9:07 The judge has entered and called the first witness, but defense attorney Olga Mikhailova has already sought to file a request.
9:00 Our Russian-language counterpart will be hosting a parallel video recording in case you want some illustrations to go with your action-packed text broadcast. Video is available here, and will begin as soon as the hearing gets underway.
8:50 Good morning and welcome to Day 4 of RAPSI's live broadcast of the timber embezzlement trial of the century, featuring Alexei Navalny. With you for today's gripping events are Maria Gusarova, Vladimir Yaduta, and Ingrid Burke.
According to investigators, while serving on a voluntary basis as an adviser to the Kirov region governor, Navalny organized the theft of over 10,000 cubic meters of timber. It was allegedly stolen from Kirovles company between May and September 2009 in collusion with Vyatka Timber Company Director Pyotr Ofitserov and Kirovles CEO Vyacheslav Opalyov.
The regional budget is estimated to have suffered the loss of 16 million rubles ($514,140) as a result.
Navalny said in the interview with Dozhd TV earlier this month that he expected a conviction in the present case and announced his intention to run for the Russian presidency.
Investigators have since opened three other criminal cases against Navalny, on charges of embezzling from a political party, deceiving an international cosmetics company and conspiring to privatize a central Russia distillery illegally.

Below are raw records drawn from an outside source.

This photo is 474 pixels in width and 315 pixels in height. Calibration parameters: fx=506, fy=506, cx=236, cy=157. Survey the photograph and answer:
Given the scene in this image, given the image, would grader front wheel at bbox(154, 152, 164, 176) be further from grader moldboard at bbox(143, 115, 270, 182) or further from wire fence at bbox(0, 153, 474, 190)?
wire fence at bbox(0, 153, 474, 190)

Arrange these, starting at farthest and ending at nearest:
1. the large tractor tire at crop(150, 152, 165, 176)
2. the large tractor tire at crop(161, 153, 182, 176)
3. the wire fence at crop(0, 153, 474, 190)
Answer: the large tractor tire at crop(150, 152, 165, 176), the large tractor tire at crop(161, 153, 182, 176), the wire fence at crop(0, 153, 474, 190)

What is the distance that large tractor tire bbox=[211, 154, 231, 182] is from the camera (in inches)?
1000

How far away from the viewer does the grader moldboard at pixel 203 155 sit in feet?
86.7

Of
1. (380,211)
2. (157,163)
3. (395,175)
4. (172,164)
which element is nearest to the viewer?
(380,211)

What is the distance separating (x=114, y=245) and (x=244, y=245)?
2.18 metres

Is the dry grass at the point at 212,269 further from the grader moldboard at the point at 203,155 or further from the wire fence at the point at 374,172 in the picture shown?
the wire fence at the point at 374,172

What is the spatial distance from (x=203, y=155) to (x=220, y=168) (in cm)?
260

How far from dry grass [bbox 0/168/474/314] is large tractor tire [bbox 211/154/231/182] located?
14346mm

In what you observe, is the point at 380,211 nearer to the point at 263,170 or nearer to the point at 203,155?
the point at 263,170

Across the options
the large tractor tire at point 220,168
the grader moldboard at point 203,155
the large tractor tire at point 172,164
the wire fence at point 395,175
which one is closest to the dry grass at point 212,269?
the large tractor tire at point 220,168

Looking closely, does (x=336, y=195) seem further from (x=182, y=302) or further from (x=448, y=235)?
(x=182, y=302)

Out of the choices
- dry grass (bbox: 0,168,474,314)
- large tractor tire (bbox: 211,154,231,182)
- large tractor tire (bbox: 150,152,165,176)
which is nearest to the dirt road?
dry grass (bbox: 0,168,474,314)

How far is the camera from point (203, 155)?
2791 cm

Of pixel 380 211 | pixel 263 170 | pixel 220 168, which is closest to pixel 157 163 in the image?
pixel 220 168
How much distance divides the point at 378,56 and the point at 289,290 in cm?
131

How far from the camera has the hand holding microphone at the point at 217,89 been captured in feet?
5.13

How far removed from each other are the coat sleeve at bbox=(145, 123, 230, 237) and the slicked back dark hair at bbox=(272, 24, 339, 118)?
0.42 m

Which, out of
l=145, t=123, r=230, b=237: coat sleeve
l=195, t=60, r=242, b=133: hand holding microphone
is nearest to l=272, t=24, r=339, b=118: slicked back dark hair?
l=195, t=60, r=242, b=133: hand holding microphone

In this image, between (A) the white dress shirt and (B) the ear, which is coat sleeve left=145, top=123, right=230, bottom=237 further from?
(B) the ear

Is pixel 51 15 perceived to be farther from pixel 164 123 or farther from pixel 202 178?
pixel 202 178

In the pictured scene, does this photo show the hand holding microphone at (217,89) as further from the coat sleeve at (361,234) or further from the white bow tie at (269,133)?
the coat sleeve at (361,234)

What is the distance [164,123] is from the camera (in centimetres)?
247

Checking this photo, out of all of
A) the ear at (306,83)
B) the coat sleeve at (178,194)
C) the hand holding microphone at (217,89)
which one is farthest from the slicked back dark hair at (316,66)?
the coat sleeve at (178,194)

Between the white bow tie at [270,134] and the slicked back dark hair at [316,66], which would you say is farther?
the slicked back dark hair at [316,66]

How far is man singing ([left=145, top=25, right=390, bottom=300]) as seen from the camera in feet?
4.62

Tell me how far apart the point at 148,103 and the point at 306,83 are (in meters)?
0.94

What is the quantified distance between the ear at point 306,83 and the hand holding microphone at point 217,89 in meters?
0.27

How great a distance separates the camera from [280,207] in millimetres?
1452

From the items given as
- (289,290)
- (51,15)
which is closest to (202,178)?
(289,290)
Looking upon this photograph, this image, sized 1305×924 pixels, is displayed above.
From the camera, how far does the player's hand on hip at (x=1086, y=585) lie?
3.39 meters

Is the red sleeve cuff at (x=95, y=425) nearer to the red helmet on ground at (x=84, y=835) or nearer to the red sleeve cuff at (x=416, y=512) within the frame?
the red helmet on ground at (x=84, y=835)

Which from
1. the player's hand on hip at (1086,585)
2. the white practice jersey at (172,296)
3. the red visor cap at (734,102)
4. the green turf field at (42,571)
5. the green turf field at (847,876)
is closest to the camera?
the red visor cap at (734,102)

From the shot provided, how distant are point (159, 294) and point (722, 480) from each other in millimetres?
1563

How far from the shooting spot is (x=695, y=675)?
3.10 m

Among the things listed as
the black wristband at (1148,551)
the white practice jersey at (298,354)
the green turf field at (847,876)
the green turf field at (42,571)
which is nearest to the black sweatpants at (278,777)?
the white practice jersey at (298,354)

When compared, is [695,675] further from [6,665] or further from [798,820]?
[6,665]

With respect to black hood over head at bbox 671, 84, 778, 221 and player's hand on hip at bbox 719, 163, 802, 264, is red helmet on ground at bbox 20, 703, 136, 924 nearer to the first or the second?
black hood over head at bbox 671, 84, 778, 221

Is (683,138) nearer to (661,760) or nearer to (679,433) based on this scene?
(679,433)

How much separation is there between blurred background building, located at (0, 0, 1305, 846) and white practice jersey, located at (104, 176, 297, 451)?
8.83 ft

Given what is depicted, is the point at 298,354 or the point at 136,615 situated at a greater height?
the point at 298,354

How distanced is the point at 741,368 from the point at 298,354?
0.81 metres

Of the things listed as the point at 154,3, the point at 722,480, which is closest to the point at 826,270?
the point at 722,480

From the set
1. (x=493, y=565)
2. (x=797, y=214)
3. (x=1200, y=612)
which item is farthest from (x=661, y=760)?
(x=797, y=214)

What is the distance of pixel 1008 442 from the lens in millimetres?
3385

The Kirovles embezzlement case reached the court in late March. If convicted Navalny along with Ofitserov faces up to ten years in prison, and will be ineligible for public office even if slapped with probation. Opalyov, who has entered into an agreement with the prosecution, got 4 years suspended sentence.

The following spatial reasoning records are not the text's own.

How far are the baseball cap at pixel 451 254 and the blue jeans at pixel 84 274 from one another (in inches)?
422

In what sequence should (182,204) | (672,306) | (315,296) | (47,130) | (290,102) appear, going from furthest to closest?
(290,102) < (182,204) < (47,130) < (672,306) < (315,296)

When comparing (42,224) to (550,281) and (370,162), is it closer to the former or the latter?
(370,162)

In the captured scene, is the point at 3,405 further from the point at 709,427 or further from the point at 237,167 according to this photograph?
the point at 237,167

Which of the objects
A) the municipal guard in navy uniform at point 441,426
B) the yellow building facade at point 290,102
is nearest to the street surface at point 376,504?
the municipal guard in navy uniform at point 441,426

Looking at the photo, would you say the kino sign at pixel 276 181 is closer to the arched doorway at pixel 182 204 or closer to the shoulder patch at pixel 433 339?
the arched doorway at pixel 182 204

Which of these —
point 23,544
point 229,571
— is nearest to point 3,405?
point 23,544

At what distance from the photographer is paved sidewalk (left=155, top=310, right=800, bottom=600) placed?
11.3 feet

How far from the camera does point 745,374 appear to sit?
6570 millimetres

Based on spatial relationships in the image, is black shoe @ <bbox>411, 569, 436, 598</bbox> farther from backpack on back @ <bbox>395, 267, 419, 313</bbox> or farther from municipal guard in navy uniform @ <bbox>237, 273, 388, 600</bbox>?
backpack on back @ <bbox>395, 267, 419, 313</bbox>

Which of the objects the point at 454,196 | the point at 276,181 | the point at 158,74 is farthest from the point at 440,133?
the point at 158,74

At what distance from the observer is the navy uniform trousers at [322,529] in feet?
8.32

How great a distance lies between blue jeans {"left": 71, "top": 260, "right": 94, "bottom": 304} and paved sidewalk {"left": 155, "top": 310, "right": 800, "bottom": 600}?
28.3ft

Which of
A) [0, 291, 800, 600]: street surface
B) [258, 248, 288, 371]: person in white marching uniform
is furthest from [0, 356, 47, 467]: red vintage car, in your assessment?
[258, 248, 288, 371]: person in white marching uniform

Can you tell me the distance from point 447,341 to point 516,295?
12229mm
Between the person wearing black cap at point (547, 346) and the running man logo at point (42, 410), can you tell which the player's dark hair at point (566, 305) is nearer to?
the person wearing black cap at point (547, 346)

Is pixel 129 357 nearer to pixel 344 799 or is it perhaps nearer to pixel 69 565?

The trial began on April 16, but was promptly postponed based on a request by Navalny’s legal team for more time to prepare its defense. The hearing has been rescheduled to start the following week, on April 24.
In appealing for the postponement, Navalny noted that he had not yet exhausted all appeals in his effort to transfer the proceedings from Kirov to Moscow, and that he had not expected the case to move forward in Kirov prior to the final outcome of this decision. He explained further that he had recently added a local Kirov lawyer to his team. The local lawyer needed more time to prepare.
The judge held that Navalny’s team should be afforded a week to prepare for trial.
The following week’s hearing inspired Navalny’s defense team to seek a replacement judge based on allegations of impropriety during witness examination.
Numerous heads of governmental logging companies testified throughout the day on timber production, pricing, and various other topics unique to the industry. Notably, some of these witnesses have since left their positions.
In the latest case development, late last April the court granted Navalny permission to take vacation from during Russia’s Victory Day celebration, from 7-14 May.